Keep in mind that everyone has different needs when it comes to physical closeness.

But if there’s a noticeable lack of desire for it in your relationship, it’s worth paying attention to.

It could signal that there’s something missing in your physical connection.

8) You don’t feel a pull towards them

Physical chemistry is often described as a magnetic pull – a force that draws you towards someone else, even when you’re not physically touching.

If you find that you don’t feel this pull towards your partner, it could be a sign of lacking physical chemistry.

It’s not something that can be forced or faked.

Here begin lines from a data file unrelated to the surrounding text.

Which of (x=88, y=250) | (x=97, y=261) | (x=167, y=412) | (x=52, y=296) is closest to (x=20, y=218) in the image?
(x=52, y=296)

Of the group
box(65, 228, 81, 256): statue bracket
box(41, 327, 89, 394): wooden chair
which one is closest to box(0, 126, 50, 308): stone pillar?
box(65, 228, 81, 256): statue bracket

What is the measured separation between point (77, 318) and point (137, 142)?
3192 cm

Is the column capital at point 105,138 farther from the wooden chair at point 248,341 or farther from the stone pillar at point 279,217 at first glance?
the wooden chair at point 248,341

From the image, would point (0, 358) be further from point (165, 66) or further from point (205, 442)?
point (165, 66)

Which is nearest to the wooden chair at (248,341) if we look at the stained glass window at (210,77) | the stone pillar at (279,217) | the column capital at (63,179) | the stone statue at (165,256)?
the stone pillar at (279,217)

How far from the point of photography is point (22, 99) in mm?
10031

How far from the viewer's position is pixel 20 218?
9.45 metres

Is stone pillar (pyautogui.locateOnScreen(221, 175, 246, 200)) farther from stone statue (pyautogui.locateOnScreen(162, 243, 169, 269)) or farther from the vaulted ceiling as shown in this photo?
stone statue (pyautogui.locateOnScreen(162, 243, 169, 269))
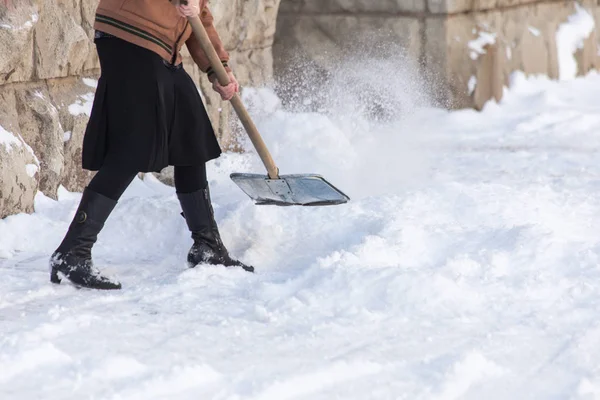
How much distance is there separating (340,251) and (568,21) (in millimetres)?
6068

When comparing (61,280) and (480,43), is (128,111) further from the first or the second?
(480,43)

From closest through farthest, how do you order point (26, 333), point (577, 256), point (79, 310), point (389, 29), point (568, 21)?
point (26, 333) < point (79, 310) < point (577, 256) < point (389, 29) < point (568, 21)

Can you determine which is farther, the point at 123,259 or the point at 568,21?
the point at 568,21

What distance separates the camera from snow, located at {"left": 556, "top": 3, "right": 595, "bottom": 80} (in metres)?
9.15

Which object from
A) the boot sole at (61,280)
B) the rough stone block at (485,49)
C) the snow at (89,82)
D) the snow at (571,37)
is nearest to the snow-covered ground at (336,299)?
the boot sole at (61,280)

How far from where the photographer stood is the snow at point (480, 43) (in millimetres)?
7965

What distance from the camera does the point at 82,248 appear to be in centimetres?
367

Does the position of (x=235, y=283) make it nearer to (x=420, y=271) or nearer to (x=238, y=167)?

It’s a natural, instinctive reaction that either exists or it doesn’t.

This pull makes you feel drawn to someone on a deeper level, feeling connected to them in a way that goes beyond words.

If this feeling is missing in your relationship, it might be time to evaluate your physical connection.

Final thoughts

Looking back, I can see how those little signs added up.

A missed touch here, an awkward kiss there, and soon enough, I realized our physical chemistry wasn’t where it needed to be.

And that’s okay—relationships are complicated, and chemistry can sometimes fade without us even noticing.

It doesn’t mean things have to end, but it does open up a space for honest conversations and maybe even a chance to rebuild that connection.

Every relationship is unique, and it’s worth exploring what works for both of you.

So, take a moment to check in with yourself. If these signs hit close to home, it’s not the end of the world—it’s just a chance to rethink and maybe rekindle what’s there.

Trust me, paying attention to the little things can make all the difference.

After all, every relationship is unique, shaped by the individuals involved and their unique chemistry – both physical and emotional.

Understanding this complexity is a journey in itself, one that can lead to deep self-discovery and personal growth.

So take some time to reflect on these signs.

Listen to what your body and heart are telling you. And know that acknowledging these feelings is a huge opportunity for growth.